• [TASK PROMPT]:
Pictures aside, repeat every entry exactly.

╔══

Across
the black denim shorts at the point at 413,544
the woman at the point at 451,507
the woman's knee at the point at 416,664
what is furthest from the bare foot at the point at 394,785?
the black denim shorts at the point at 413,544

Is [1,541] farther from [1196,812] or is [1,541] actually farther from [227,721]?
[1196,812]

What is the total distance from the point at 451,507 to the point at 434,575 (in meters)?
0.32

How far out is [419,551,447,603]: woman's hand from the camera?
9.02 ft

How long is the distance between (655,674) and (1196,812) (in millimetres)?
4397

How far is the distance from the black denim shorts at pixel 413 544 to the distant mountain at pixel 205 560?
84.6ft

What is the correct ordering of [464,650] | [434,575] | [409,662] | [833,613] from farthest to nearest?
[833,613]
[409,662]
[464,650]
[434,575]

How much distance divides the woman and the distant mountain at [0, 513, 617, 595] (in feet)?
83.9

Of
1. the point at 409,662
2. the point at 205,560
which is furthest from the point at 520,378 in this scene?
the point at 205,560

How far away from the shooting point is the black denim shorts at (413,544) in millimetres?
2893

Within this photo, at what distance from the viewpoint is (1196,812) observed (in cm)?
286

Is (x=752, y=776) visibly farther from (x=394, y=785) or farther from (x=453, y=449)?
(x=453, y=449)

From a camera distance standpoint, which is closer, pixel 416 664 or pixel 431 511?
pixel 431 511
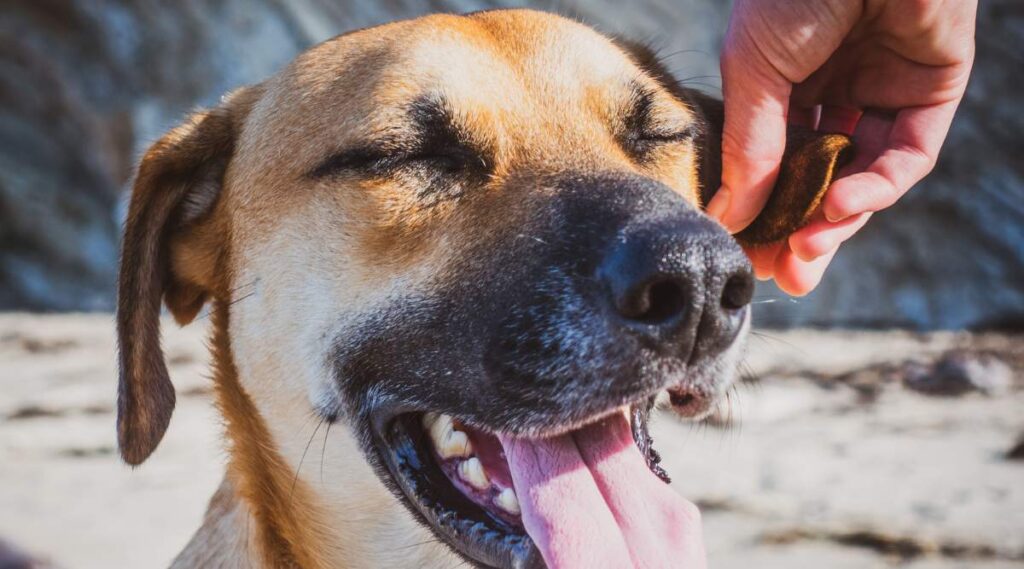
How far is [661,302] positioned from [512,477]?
641 mm

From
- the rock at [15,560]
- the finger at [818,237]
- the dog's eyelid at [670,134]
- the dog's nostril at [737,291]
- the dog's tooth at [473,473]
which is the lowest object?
the rock at [15,560]

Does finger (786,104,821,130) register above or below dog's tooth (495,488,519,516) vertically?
above

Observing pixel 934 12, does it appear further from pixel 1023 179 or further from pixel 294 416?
pixel 1023 179

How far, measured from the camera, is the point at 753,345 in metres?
7.82

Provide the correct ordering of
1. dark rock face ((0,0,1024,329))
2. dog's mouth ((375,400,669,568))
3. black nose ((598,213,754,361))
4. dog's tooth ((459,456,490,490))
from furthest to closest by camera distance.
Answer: dark rock face ((0,0,1024,329)) → dog's tooth ((459,456,490,490)) → dog's mouth ((375,400,669,568)) → black nose ((598,213,754,361))

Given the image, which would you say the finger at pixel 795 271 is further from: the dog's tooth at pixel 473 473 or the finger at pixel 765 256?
the dog's tooth at pixel 473 473

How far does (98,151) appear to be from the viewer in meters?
9.49

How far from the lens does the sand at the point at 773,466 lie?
4.50 metres

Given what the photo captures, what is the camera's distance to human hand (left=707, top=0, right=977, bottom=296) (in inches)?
121

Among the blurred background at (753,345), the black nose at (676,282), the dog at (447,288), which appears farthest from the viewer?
the blurred background at (753,345)

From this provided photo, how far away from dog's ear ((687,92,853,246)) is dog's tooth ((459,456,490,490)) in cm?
117

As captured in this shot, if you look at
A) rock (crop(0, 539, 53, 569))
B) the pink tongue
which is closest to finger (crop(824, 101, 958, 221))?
the pink tongue

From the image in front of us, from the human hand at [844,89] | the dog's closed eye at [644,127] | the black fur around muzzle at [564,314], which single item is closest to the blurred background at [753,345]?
the human hand at [844,89]

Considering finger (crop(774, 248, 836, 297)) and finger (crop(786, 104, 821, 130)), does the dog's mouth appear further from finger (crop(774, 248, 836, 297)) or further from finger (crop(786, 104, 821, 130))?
finger (crop(786, 104, 821, 130))
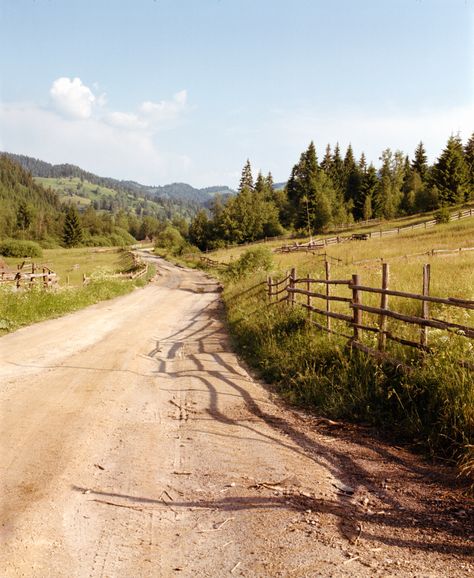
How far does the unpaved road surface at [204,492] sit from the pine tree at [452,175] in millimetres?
66016

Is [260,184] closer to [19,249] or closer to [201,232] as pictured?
[201,232]

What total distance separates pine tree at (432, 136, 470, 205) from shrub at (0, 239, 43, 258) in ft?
237

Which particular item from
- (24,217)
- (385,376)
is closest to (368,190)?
(385,376)

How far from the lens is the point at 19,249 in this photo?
81.5 meters

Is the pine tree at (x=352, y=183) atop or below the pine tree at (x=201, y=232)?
atop

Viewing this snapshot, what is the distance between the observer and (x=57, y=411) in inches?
253

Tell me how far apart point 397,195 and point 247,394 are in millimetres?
76754

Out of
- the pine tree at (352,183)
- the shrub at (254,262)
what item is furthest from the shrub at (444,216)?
the pine tree at (352,183)

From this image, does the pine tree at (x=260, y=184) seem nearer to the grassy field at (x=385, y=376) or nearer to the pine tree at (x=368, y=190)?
the pine tree at (x=368, y=190)

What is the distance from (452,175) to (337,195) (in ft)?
72.7

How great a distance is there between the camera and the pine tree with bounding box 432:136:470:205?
62375 mm

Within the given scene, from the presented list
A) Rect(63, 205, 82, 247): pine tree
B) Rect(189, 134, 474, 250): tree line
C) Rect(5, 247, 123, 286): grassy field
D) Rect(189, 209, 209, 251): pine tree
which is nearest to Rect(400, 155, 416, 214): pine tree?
Rect(189, 134, 474, 250): tree line

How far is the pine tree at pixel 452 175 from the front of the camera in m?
62.4

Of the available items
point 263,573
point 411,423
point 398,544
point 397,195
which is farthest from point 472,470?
point 397,195
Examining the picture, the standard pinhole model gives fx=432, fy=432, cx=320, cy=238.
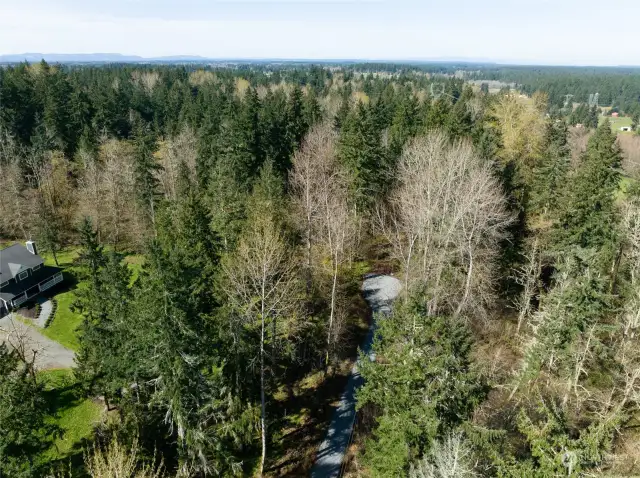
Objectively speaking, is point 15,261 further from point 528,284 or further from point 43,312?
point 528,284

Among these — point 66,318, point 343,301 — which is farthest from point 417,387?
point 66,318

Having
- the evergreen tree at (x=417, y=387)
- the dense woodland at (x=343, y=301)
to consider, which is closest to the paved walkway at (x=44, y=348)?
the dense woodland at (x=343, y=301)

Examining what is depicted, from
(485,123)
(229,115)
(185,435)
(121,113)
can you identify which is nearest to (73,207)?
(229,115)

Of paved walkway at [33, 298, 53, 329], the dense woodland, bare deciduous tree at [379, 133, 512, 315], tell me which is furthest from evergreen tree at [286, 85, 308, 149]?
paved walkway at [33, 298, 53, 329]

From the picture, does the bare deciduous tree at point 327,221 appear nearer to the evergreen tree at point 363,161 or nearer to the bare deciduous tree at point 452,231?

╚══

• [EXERCISE RESPONSE]:
Across
the black denim shorts at the point at 413,544
the woman at the point at 451,507
the woman's knee at the point at 416,664
what is furthest from the bare foot at the point at 394,785?
the black denim shorts at the point at 413,544

Is [1,541] farther from [1196,812] or is [1,541] actually farther from [227,721]?
[1196,812]

What is the total distance from the point at 451,507 to the point at 434,575 (in meters)?
0.32

How far out is [419,551,447,603]: woman's hand from the camera?
9.02 ft

How long is the distance between (655,674) and (1196,812) (in millimetres)?
4397

How far is the distance from the black denim shorts at pixel 413 544 to the distant mountain at pixel 205 560?
84.6ft

What is the correct ordering of [464,650] | [434,575] | [409,662] | [833,613] from farthest to nearest?
[833,613]
[409,662]
[464,650]
[434,575]

How much distance divides the woman and the distant mountain at [0, 513, 617, 595] (in feet)?
83.9

Of
1. the point at 409,662
2. the point at 205,560
which is furthest from the point at 520,378 in this scene?
the point at 205,560

How far away from the shooting point is the black denim shorts at (413,544) in millimetres?
2893

Within this photo, at what distance from the viewpoint is (1196,812) observed (in cm)?
286

Is (x=752, y=776) visibly farther from (x=394, y=785) or farther from (x=453, y=449)?
(x=453, y=449)

From a camera distance standpoint, which is closer, pixel 416 664 or pixel 431 511?
pixel 431 511
How far is [661,302] positioned from [512,477]?
641 mm

From
- the rock at [15,560]
- the finger at [818,237]
- the dog's eyelid at [670,134]
- the dog's nostril at [737,291]
- the dog's tooth at [473,473]
which is the lowest object?
the rock at [15,560]

Does finger (786,104,821,130) register above or below dog's tooth (495,488,519,516) vertically?
above

Observing pixel 934 12, does it appear further from pixel 1023 179 or further from pixel 294 416?
pixel 1023 179

How far, measured from the camera, is the point at 753,345 in metres?
7.82

Provide the correct ordering of
1. dark rock face ((0,0,1024,329))
2. dog's mouth ((375,400,669,568))
3. black nose ((598,213,754,361))
4. dog's tooth ((459,456,490,490))
from furthest to closest by camera distance.
Answer: dark rock face ((0,0,1024,329)) → dog's tooth ((459,456,490,490)) → dog's mouth ((375,400,669,568)) → black nose ((598,213,754,361))

Given the image, which would you say the finger at pixel 795 271 is further from: the dog's tooth at pixel 473 473 or the finger at pixel 765 256?
the dog's tooth at pixel 473 473

How far does (98,151) appear to be from the viewer in meters?
9.49

How far from the lens does the sand at the point at 773,466 lie?
4.50 metres

Given what the photo captures, what is the camera's distance to human hand (left=707, top=0, right=977, bottom=296) (in inches)?
121

Among the blurred background at (753,345), the black nose at (676,282), the dog at (447,288), which appears farthest from the viewer?
the blurred background at (753,345)

From this provided photo, how far away from dog's ear ((687,92,853,246)) is dog's tooth ((459,456,490,490)) in cm?
117

As captured in this shot, if you look at
A) rock (crop(0, 539, 53, 569))
B) the pink tongue
which is closest to finger (crop(824, 101, 958, 221))?
the pink tongue

From the image in front of us, from the human hand at [844,89] | the dog's closed eye at [644,127] | the black fur around muzzle at [564,314], which single item is closest to the blurred background at [753,345]?
the human hand at [844,89]

Considering finger (crop(774, 248, 836, 297)) and finger (crop(786, 104, 821, 130)), does the dog's mouth appear further from finger (crop(774, 248, 836, 297)) or further from finger (crop(786, 104, 821, 130))?
finger (crop(786, 104, 821, 130))
How far does the unpaved road surface at [204,492] sit from the pine tree at [452,175] in millimetres?
66016

Is [260,184] closer to [19,249] or closer to [201,232] as pictured?
[201,232]

What total distance separates pine tree at (432, 136, 470, 205) from shrub at (0, 239, 43, 258) in ft?
237

Which particular item from
- (24,217)
- (385,376)
is closest to (368,190)?
(385,376)

How far from the lens is the point at 19,249 in this photo?
81.5 meters

Is the pine tree at (x=352, y=183) atop or below the pine tree at (x=201, y=232)?
atop

Viewing this snapshot, what is the distance between the observer and (x=57, y=411) in inches?
253

Tell me how far apart point 397,195 and point 247,394 are in millimetres?
76754

Out of
- the pine tree at (352,183)
- the shrub at (254,262)
what item is furthest from the shrub at (444,216)?
the pine tree at (352,183)

From this image, does the pine tree at (x=260, y=184) seem nearer to the grassy field at (x=385, y=376) or nearer to the pine tree at (x=368, y=190)?
the pine tree at (x=368, y=190)

What is the distance from (452,175) to (337,195) (in ft)?
72.7

How great a distance is there between the camera and the pine tree with bounding box 432:136:470:205?
62375 mm

Within the given scene, from the presented list
A) Rect(63, 205, 82, 247): pine tree
B) Rect(189, 134, 474, 250): tree line
C) Rect(5, 247, 123, 286): grassy field
D) Rect(189, 209, 209, 251): pine tree
which is nearest to Rect(400, 155, 416, 214): pine tree?
Rect(189, 134, 474, 250): tree line

How far is the pine tree at pixel 452 175 from the front of the camera in m?
62.4

Of the available items
point 263,573
point 411,423
point 398,544
point 397,195
which is farthest from point 472,470?
point 397,195
Examining the picture, the standard pinhole model gives fx=432, fy=432, cx=320, cy=238.
Objectively speaking, is point 15,261 further from point 528,284 or further from point 43,312?
point 528,284

Among these — point 66,318, point 343,301 — which is farthest from point 417,387?
point 66,318

Having
- the evergreen tree at (x=417, y=387)
- the dense woodland at (x=343, y=301)
to consider, which is closest to the paved walkway at (x=44, y=348)?
the dense woodland at (x=343, y=301)

Examining what is depicted, from
(485,123)
(229,115)
(185,435)
(121,113)
can you identify which is nearest to (73,207)?
(229,115)

Of paved walkway at [33, 298, 53, 329], the dense woodland, bare deciduous tree at [379, 133, 512, 315], tell me which is furthest from evergreen tree at [286, 85, 308, 149]?
paved walkway at [33, 298, 53, 329]

From the picture, does the bare deciduous tree at point 327,221 appear nearer to the evergreen tree at point 363,161 or nearer to the bare deciduous tree at point 452,231?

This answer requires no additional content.